Piotr Marzec wraz z siedmioma innymi posłami Kukiz'15 odwiedził we wtorek Elbląg. Zanim spotkał się z mieszkańcami naszego miasta zgodził się udzielić wywiadu dla info.elblag.pl.
Dlaczego tak późno zdecydował się Pan na to, aby zaistnieć w polityce?
To, że interesuję się polityką było wiadomo od lat. Natomiast Paweł Kukiz sprawił, że kandydowałem. Moim zdaniem on jako pierwszy dał szansę, po 1989 r., obywatelom na to, żeby zadbali o swoje sprawy. To był bardzo ważny moment. Przez lata rozmawiałem z ludźmi o przyszłości Polski. Paweł trafił w punkt dzwoniąc wtedy do mnie z pytaniem, czy bym nie chciał kandydować.
Dlaczego się Pan zgodził?
Zależy mi na przyszłości. Mam dzieci. Jestem osobą towarzyską i widzę jak ludzie żyją. Obserwuję ulicę i widzę, że zmierzało to w złym kierunku. Jest moment, by wrócić do rozmowy na temat upodmiotowienia obywatela w tym kraju, na temat Konstytucji i wywiązywania się z zapisów Konstytucji, a przynajmniej stworzenia takiej ustawy zasadniczej, która nie będzie mogła być interpretowana na wiele sposobów tak, jak teraz mamy problem z Trybunałem Konstytucyjnym.(…) Obywatel powinien mieć kontrolę nad politykiem, czyli nad swoim pracownikiem. Wiele takich spraw spowodowało, że zdecydowałem się kandydować. Poza tym stwierdziłem, że jestem na to gotowy. Wcześniej różnie to bywało. Ostatnie lata dały mi dość dobrą szkołę jeśli chodzi o politykę, przyjrzenie się sprawom społecznym od strony merytorycznej, związanej z zapisami w Konstytucji.

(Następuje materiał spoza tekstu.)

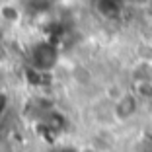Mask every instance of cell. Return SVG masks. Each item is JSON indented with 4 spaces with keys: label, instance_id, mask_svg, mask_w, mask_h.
Here are the masks:
<instances>
[{
    "label": "cell",
    "instance_id": "obj_1",
    "mask_svg": "<svg viewBox=\"0 0 152 152\" xmlns=\"http://www.w3.org/2000/svg\"><path fill=\"white\" fill-rule=\"evenodd\" d=\"M137 107H139V96L137 94H121L119 98L113 103V115L119 121H127L137 113Z\"/></svg>",
    "mask_w": 152,
    "mask_h": 152
},
{
    "label": "cell",
    "instance_id": "obj_2",
    "mask_svg": "<svg viewBox=\"0 0 152 152\" xmlns=\"http://www.w3.org/2000/svg\"><path fill=\"white\" fill-rule=\"evenodd\" d=\"M41 152H86V150L80 144H76L74 140L64 139V140H61V142L53 144V146H49V148H43Z\"/></svg>",
    "mask_w": 152,
    "mask_h": 152
}]
</instances>
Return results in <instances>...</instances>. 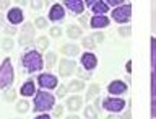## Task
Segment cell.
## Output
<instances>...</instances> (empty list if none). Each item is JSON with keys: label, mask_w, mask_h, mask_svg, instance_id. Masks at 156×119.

Przez wiele lat spełniał się Pana na scenie muzycznej, teraz wybrał Pan scenę polityczną. Czy identyfikuje się Pan już z określeniem „poseł”?

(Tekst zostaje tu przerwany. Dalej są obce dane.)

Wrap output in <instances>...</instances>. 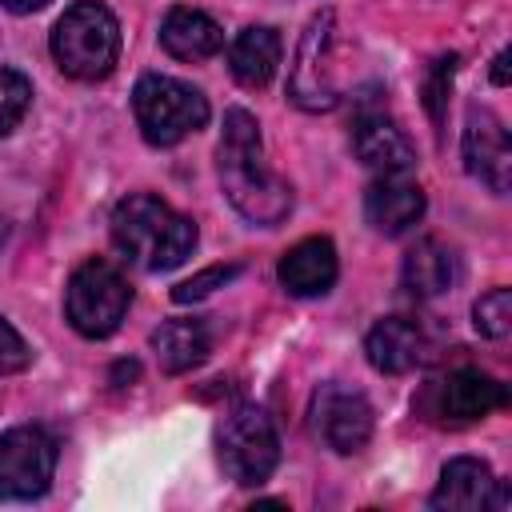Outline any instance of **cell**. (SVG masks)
Here are the masks:
<instances>
[{"mask_svg":"<svg viewBox=\"0 0 512 512\" xmlns=\"http://www.w3.org/2000/svg\"><path fill=\"white\" fill-rule=\"evenodd\" d=\"M216 168H220V188H224L228 204L244 220L260 224V228H272V224H280L288 216L292 188H288V180H280L268 168L264 144H260V128L244 108H228L224 112Z\"/></svg>","mask_w":512,"mask_h":512,"instance_id":"6da1fadb","label":"cell"},{"mask_svg":"<svg viewBox=\"0 0 512 512\" xmlns=\"http://www.w3.org/2000/svg\"><path fill=\"white\" fill-rule=\"evenodd\" d=\"M112 244L140 268H176L196 248V224L148 192H132L112 208Z\"/></svg>","mask_w":512,"mask_h":512,"instance_id":"7a4b0ae2","label":"cell"},{"mask_svg":"<svg viewBox=\"0 0 512 512\" xmlns=\"http://www.w3.org/2000/svg\"><path fill=\"white\" fill-rule=\"evenodd\" d=\"M52 56L72 80H104L120 56L116 16L96 0L72 4L52 28Z\"/></svg>","mask_w":512,"mask_h":512,"instance_id":"3957f363","label":"cell"},{"mask_svg":"<svg viewBox=\"0 0 512 512\" xmlns=\"http://www.w3.org/2000/svg\"><path fill=\"white\" fill-rule=\"evenodd\" d=\"M132 108H136V124H140L144 140L156 148L180 144L188 132L204 128V120H208V100L192 84L160 76V72L136 80Z\"/></svg>","mask_w":512,"mask_h":512,"instance_id":"277c9868","label":"cell"},{"mask_svg":"<svg viewBox=\"0 0 512 512\" xmlns=\"http://www.w3.org/2000/svg\"><path fill=\"white\" fill-rule=\"evenodd\" d=\"M132 304V288L128 280L120 276L116 264L108 260H88L72 272L68 280V292H64V308H68V320L80 336L88 340H104L120 328L124 312Z\"/></svg>","mask_w":512,"mask_h":512,"instance_id":"5b68a950","label":"cell"},{"mask_svg":"<svg viewBox=\"0 0 512 512\" xmlns=\"http://www.w3.org/2000/svg\"><path fill=\"white\" fill-rule=\"evenodd\" d=\"M216 444H220V464H224V472H228L236 484H244V488L264 484V480L272 476L276 460H280L276 428H272L268 412L256 408V404L232 408V412L224 416V424H220Z\"/></svg>","mask_w":512,"mask_h":512,"instance_id":"8992f818","label":"cell"},{"mask_svg":"<svg viewBox=\"0 0 512 512\" xmlns=\"http://www.w3.org/2000/svg\"><path fill=\"white\" fill-rule=\"evenodd\" d=\"M56 472V440L44 428H8L0 436V500H32Z\"/></svg>","mask_w":512,"mask_h":512,"instance_id":"52a82bcc","label":"cell"},{"mask_svg":"<svg viewBox=\"0 0 512 512\" xmlns=\"http://www.w3.org/2000/svg\"><path fill=\"white\" fill-rule=\"evenodd\" d=\"M312 432L340 456L360 452L372 436V404L348 384H320L312 396Z\"/></svg>","mask_w":512,"mask_h":512,"instance_id":"ba28073f","label":"cell"},{"mask_svg":"<svg viewBox=\"0 0 512 512\" xmlns=\"http://www.w3.org/2000/svg\"><path fill=\"white\" fill-rule=\"evenodd\" d=\"M328 48H332V12H316L312 24L304 28V40H300L292 72H288V100L300 104L304 112H328L336 104Z\"/></svg>","mask_w":512,"mask_h":512,"instance_id":"9c48e42d","label":"cell"},{"mask_svg":"<svg viewBox=\"0 0 512 512\" xmlns=\"http://www.w3.org/2000/svg\"><path fill=\"white\" fill-rule=\"evenodd\" d=\"M504 404H508L504 384L492 380V376L480 372V368H456V372L440 376V380L428 388V408H432V416L452 420V424L484 420L488 412H496V408H504Z\"/></svg>","mask_w":512,"mask_h":512,"instance_id":"30bf717a","label":"cell"},{"mask_svg":"<svg viewBox=\"0 0 512 512\" xmlns=\"http://www.w3.org/2000/svg\"><path fill=\"white\" fill-rule=\"evenodd\" d=\"M464 164L468 172L492 188V192H508L512 184V144H508V128L492 108H472L468 124H464Z\"/></svg>","mask_w":512,"mask_h":512,"instance_id":"8fae6325","label":"cell"},{"mask_svg":"<svg viewBox=\"0 0 512 512\" xmlns=\"http://www.w3.org/2000/svg\"><path fill=\"white\" fill-rule=\"evenodd\" d=\"M504 504H508L504 480H496L492 468L472 456L448 460L432 492V508L440 512H480V508H504Z\"/></svg>","mask_w":512,"mask_h":512,"instance_id":"7c38bea8","label":"cell"},{"mask_svg":"<svg viewBox=\"0 0 512 512\" xmlns=\"http://www.w3.org/2000/svg\"><path fill=\"white\" fill-rule=\"evenodd\" d=\"M352 148L360 156V164L384 172H408L416 164V152L408 144V136L396 128V120L380 108V104H360L352 116Z\"/></svg>","mask_w":512,"mask_h":512,"instance_id":"4fadbf2b","label":"cell"},{"mask_svg":"<svg viewBox=\"0 0 512 512\" xmlns=\"http://www.w3.org/2000/svg\"><path fill=\"white\" fill-rule=\"evenodd\" d=\"M364 216L376 232L400 236L424 216V192L416 180H408V172H384L364 192Z\"/></svg>","mask_w":512,"mask_h":512,"instance_id":"5bb4252c","label":"cell"},{"mask_svg":"<svg viewBox=\"0 0 512 512\" xmlns=\"http://www.w3.org/2000/svg\"><path fill=\"white\" fill-rule=\"evenodd\" d=\"M364 352L372 360V368L388 372V376H400V372H412L416 364L428 360V336L416 320L408 316H388L380 320L368 340H364Z\"/></svg>","mask_w":512,"mask_h":512,"instance_id":"9a60e30c","label":"cell"},{"mask_svg":"<svg viewBox=\"0 0 512 512\" xmlns=\"http://www.w3.org/2000/svg\"><path fill=\"white\" fill-rule=\"evenodd\" d=\"M336 248L324 236H308L280 256V284L292 296H324L336 284Z\"/></svg>","mask_w":512,"mask_h":512,"instance_id":"2e32d148","label":"cell"},{"mask_svg":"<svg viewBox=\"0 0 512 512\" xmlns=\"http://www.w3.org/2000/svg\"><path fill=\"white\" fill-rule=\"evenodd\" d=\"M160 44H164L168 56L196 64V60H208V56H216L224 48V32L200 8H172L164 16V24H160Z\"/></svg>","mask_w":512,"mask_h":512,"instance_id":"e0dca14e","label":"cell"},{"mask_svg":"<svg viewBox=\"0 0 512 512\" xmlns=\"http://www.w3.org/2000/svg\"><path fill=\"white\" fill-rule=\"evenodd\" d=\"M212 348V332L204 320L188 316V320H164L156 332H152V352L160 360L164 372H188L196 368Z\"/></svg>","mask_w":512,"mask_h":512,"instance_id":"ac0fdd59","label":"cell"},{"mask_svg":"<svg viewBox=\"0 0 512 512\" xmlns=\"http://www.w3.org/2000/svg\"><path fill=\"white\" fill-rule=\"evenodd\" d=\"M280 64V36L264 24L244 28L228 48V68L244 88H264Z\"/></svg>","mask_w":512,"mask_h":512,"instance_id":"d6986e66","label":"cell"},{"mask_svg":"<svg viewBox=\"0 0 512 512\" xmlns=\"http://www.w3.org/2000/svg\"><path fill=\"white\" fill-rule=\"evenodd\" d=\"M460 264L452 256V248H444L440 240H420L408 256H404V288L412 296H440L456 284Z\"/></svg>","mask_w":512,"mask_h":512,"instance_id":"ffe728a7","label":"cell"},{"mask_svg":"<svg viewBox=\"0 0 512 512\" xmlns=\"http://www.w3.org/2000/svg\"><path fill=\"white\" fill-rule=\"evenodd\" d=\"M472 324L480 336L488 340H504L508 328H512V288H492L476 300L472 308Z\"/></svg>","mask_w":512,"mask_h":512,"instance_id":"44dd1931","label":"cell"},{"mask_svg":"<svg viewBox=\"0 0 512 512\" xmlns=\"http://www.w3.org/2000/svg\"><path fill=\"white\" fill-rule=\"evenodd\" d=\"M28 104H32L28 76H20L12 68H0V136L20 124V116L28 112Z\"/></svg>","mask_w":512,"mask_h":512,"instance_id":"7402d4cb","label":"cell"},{"mask_svg":"<svg viewBox=\"0 0 512 512\" xmlns=\"http://www.w3.org/2000/svg\"><path fill=\"white\" fill-rule=\"evenodd\" d=\"M236 276H240V264H212V268H204V272L188 276L184 284H176V288H172V300H176V304L204 300V296H212L216 288H224L228 280H236Z\"/></svg>","mask_w":512,"mask_h":512,"instance_id":"603a6c76","label":"cell"},{"mask_svg":"<svg viewBox=\"0 0 512 512\" xmlns=\"http://www.w3.org/2000/svg\"><path fill=\"white\" fill-rule=\"evenodd\" d=\"M452 72H456V56H440V60H432L428 80H424V104H428V112H432L436 124H440V116H444V100H448V88H452Z\"/></svg>","mask_w":512,"mask_h":512,"instance_id":"cb8c5ba5","label":"cell"},{"mask_svg":"<svg viewBox=\"0 0 512 512\" xmlns=\"http://www.w3.org/2000/svg\"><path fill=\"white\" fill-rule=\"evenodd\" d=\"M28 360H32V352H28L24 336H20V332L0 316V376L28 368Z\"/></svg>","mask_w":512,"mask_h":512,"instance_id":"d4e9b609","label":"cell"},{"mask_svg":"<svg viewBox=\"0 0 512 512\" xmlns=\"http://www.w3.org/2000/svg\"><path fill=\"white\" fill-rule=\"evenodd\" d=\"M8 12H36V8H44L48 0H0Z\"/></svg>","mask_w":512,"mask_h":512,"instance_id":"484cf974","label":"cell"},{"mask_svg":"<svg viewBox=\"0 0 512 512\" xmlns=\"http://www.w3.org/2000/svg\"><path fill=\"white\" fill-rule=\"evenodd\" d=\"M492 80H496V84H508V52H500V56L492 60Z\"/></svg>","mask_w":512,"mask_h":512,"instance_id":"4316f807","label":"cell"},{"mask_svg":"<svg viewBox=\"0 0 512 512\" xmlns=\"http://www.w3.org/2000/svg\"><path fill=\"white\" fill-rule=\"evenodd\" d=\"M8 240V216H0V244Z\"/></svg>","mask_w":512,"mask_h":512,"instance_id":"83f0119b","label":"cell"}]
</instances>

Ciągle mi to z trudem przychodzi. Ludzi, z którymi się spotykam proszę, aby mnie tak nie tytułowali. Przede wszystkim jestem obywatelem tego kraju, a w tej chwili w roli posła, a raczej posłańca. Jestem bardziej posłańcem ludzi ze Świętokrzyskiego, bo to oni na mnie głosowali, ale nie tylko, bo wszędzie problemy są takie same.

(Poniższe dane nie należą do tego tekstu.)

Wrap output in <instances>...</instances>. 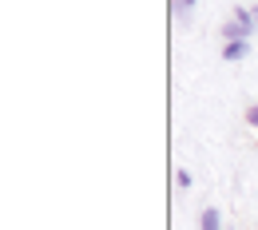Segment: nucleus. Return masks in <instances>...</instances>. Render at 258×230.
Listing matches in <instances>:
<instances>
[{
    "label": "nucleus",
    "mask_w": 258,
    "mask_h": 230,
    "mask_svg": "<svg viewBox=\"0 0 258 230\" xmlns=\"http://www.w3.org/2000/svg\"><path fill=\"white\" fill-rule=\"evenodd\" d=\"M246 123H250V127H258V103H250V107H246Z\"/></svg>",
    "instance_id": "nucleus-7"
},
{
    "label": "nucleus",
    "mask_w": 258,
    "mask_h": 230,
    "mask_svg": "<svg viewBox=\"0 0 258 230\" xmlns=\"http://www.w3.org/2000/svg\"><path fill=\"white\" fill-rule=\"evenodd\" d=\"M171 20L175 24H191L195 20V0H171Z\"/></svg>",
    "instance_id": "nucleus-3"
},
{
    "label": "nucleus",
    "mask_w": 258,
    "mask_h": 230,
    "mask_svg": "<svg viewBox=\"0 0 258 230\" xmlns=\"http://www.w3.org/2000/svg\"><path fill=\"white\" fill-rule=\"evenodd\" d=\"M230 20H234V24H238V28H242V32H246V40H250V36L258 32V20H254V8H234V16H230Z\"/></svg>",
    "instance_id": "nucleus-2"
},
{
    "label": "nucleus",
    "mask_w": 258,
    "mask_h": 230,
    "mask_svg": "<svg viewBox=\"0 0 258 230\" xmlns=\"http://www.w3.org/2000/svg\"><path fill=\"white\" fill-rule=\"evenodd\" d=\"M223 40H246V32H242L234 20H226V24H223Z\"/></svg>",
    "instance_id": "nucleus-5"
},
{
    "label": "nucleus",
    "mask_w": 258,
    "mask_h": 230,
    "mask_svg": "<svg viewBox=\"0 0 258 230\" xmlns=\"http://www.w3.org/2000/svg\"><path fill=\"white\" fill-rule=\"evenodd\" d=\"M175 183H179V187L187 191V187H191V183H195V179H191V171H175Z\"/></svg>",
    "instance_id": "nucleus-6"
},
{
    "label": "nucleus",
    "mask_w": 258,
    "mask_h": 230,
    "mask_svg": "<svg viewBox=\"0 0 258 230\" xmlns=\"http://www.w3.org/2000/svg\"><path fill=\"white\" fill-rule=\"evenodd\" d=\"M199 226H203V230H223V214H219L215 206H207L203 218H199Z\"/></svg>",
    "instance_id": "nucleus-4"
},
{
    "label": "nucleus",
    "mask_w": 258,
    "mask_h": 230,
    "mask_svg": "<svg viewBox=\"0 0 258 230\" xmlns=\"http://www.w3.org/2000/svg\"><path fill=\"white\" fill-rule=\"evenodd\" d=\"M250 56V40H226L223 44V60L226 64H238V60H246Z\"/></svg>",
    "instance_id": "nucleus-1"
},
{
    "label": "nucleus",
    "mask_w": 258,
    "mask_h": 230,
    "mask_svg": "<svg viewBox=\"0 0 258 230\" xmlns=\"http://www.w3.org/2000/svg\"><path fill=\"white\" fill-rule=\"evenodd\" d=\"M250 8H254V20H258V4H250Z\"/></svg>",
    "instance_id": "nucleus-8"
}]
</instances>
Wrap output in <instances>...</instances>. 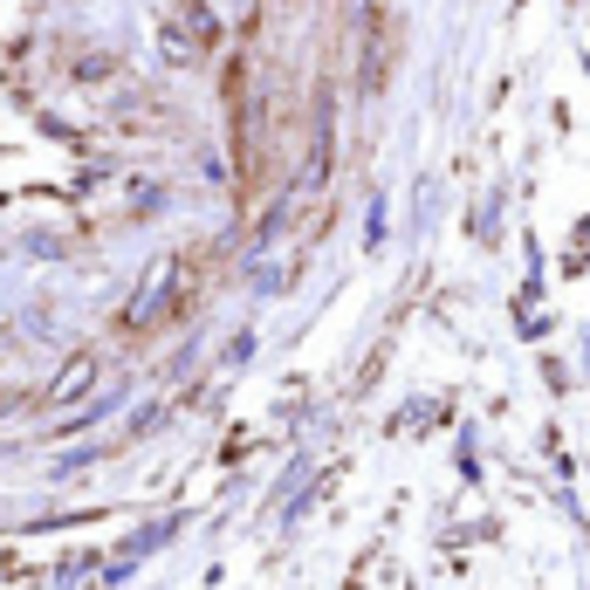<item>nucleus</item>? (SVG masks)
<instances>
[{
	"label": "nucleus",
	"mask_w": 590,
	"mask_h": 590,
	"mask_svg": "<svg viewBox=\"0 0 590 590\" xmlns=\"http://www.w3.org/2000/svg\"><path fill=\"white\" fill-rule=\"evenodd\" d=\"M166 296H172V261L151 268V282H144V289H138V302L124 309V323H131V330H138V323H151V317L166 309Z\"/></svg>",
	"instance_id": "nucleus-1"
},
{
	"label": "nucleus",
	"mask_w": 590,
	"mask_h": 590,
	"mask_svg": "<svg viewBox=\"0 0 590 590\" xmlns=\"http://www.w3.org/2000/svg\"><path fill=\"white\" fill-rule=\"evenodd\" d=\"M166 536H179V522H172V516H166V522H151V529H138V536H131L124 549H131V557H144V549H159Z\"/></svg>",
	"instance_id": "nucleus-2"
},
{
	"label": "nucleus",
	"mask_w": 590,
	"mask_h": 590,
	"mask_svg": "<svg viewBox=\"0 0 590 590\" xmlns=\"http://www.w3.org/2000/svg\"><path fill=\"white\" fill-rule=\"evenodd\" d=\"M83 384H90V358H76V364H69V371L56 378V399H76V391H83Z\"/></svg>",
	"instance_id": "nucleus-3"
}]
</instances>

Taki wniosek Pan wysnuł po wysłuchaniu osób, które zgłaszają się do Pan biura w Pruszczu Gdańskim czy w biurach na południu Polski?
Tak. Jeżdżę po kraju i odwiedzam kolegów w rożnych regionach. Problemy z Polską mamy wszyscy bardzo podobne. Obowiązują nas te same przepisy.
Kiedyś powiedział Pan, że chce wskazać ludziom drogę do demokracji. W jaki sposób chce Pan to zrobić?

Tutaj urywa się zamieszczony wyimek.